The bizarre claim made in London recently about the alleged hacking of Electronic Voting Machines (EVMs) in previous elections has done more harm than good by diverting public attention from genuine concerns about EVMs and the Election Commission of India’s (ECI) lack of transparency in the matter. The controversy over the security of EVMs dates back to the early 2000s, and is not confined to India. A consensus has emerged that voters can’t verify whether their votes have been recorded and counted correctly, and that miscounts due to EVM malfunction or fraud are undetectable and unchallengeable. Hence, an additional verifiable physical record of every vote cast in the form of voter verified paper audit trail (VVPAT) is required. In 2013, the Supreme Court mandated the use of EVMs with VVPAT units, and ECI has been deploying these in assembly elections from 2017 onwards.

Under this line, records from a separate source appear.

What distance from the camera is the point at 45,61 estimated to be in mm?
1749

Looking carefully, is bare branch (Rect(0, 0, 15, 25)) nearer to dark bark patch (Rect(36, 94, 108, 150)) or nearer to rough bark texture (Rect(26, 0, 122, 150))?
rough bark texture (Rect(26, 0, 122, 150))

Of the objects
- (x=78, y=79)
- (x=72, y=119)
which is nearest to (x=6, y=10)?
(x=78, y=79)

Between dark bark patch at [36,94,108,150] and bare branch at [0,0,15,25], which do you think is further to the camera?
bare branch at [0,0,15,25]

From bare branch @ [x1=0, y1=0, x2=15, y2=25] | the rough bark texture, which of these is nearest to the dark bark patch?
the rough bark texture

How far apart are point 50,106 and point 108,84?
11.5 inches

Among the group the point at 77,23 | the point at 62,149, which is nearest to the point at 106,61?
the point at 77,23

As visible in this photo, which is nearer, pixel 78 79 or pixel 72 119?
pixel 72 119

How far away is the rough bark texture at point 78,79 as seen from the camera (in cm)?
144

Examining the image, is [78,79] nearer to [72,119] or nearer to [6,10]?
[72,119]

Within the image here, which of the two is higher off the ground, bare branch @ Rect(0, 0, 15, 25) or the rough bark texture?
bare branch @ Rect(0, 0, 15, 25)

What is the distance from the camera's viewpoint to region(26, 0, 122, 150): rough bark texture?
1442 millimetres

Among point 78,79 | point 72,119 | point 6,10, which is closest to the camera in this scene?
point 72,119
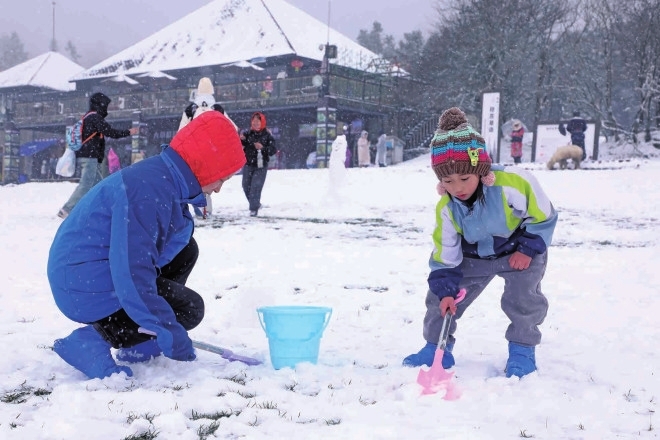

But if a VVPAT-based audit is to have any real security value, it is essential to tally the electronic vote count with the manual one as per the VVPAT slips for a statistically significant sample size of EVMs chosen at random from a suitably defined population of EVMs. Equally important is a clear decision rule about what should be done in the event of a defective EVM turning up in the sample.
But the audit plan that ECI has put in place suffers from serious shortcomings. First, ECI has prescribed a statistically incorrect sample size of just “one polling station (i.e. one EVM) per Assembly Constituency” for all assembly constituencies and all states, even though the number of EVMs in an assembly constituency in different states differs.
Second, ECI has not declared the criteria for arriving at its sample size nor has it specified the population to which this sample size relates. The latter is important because if we assume that 1% of the EVMs are defective, the probability that ECI’s present sample size will fail to detect at least one defective EVM is 99% if “EVMs deployed in an Assembly Constituency” are defined as the “population”. Similarly, the corresponding number is 94% if “EVMs deployed in a Parliamentary Constituency” are defined as the “population”, and varies from about 2% (UP) to 71% (Sikkim) if “EVMs deployed in a state as a whole” are defined as the “population”.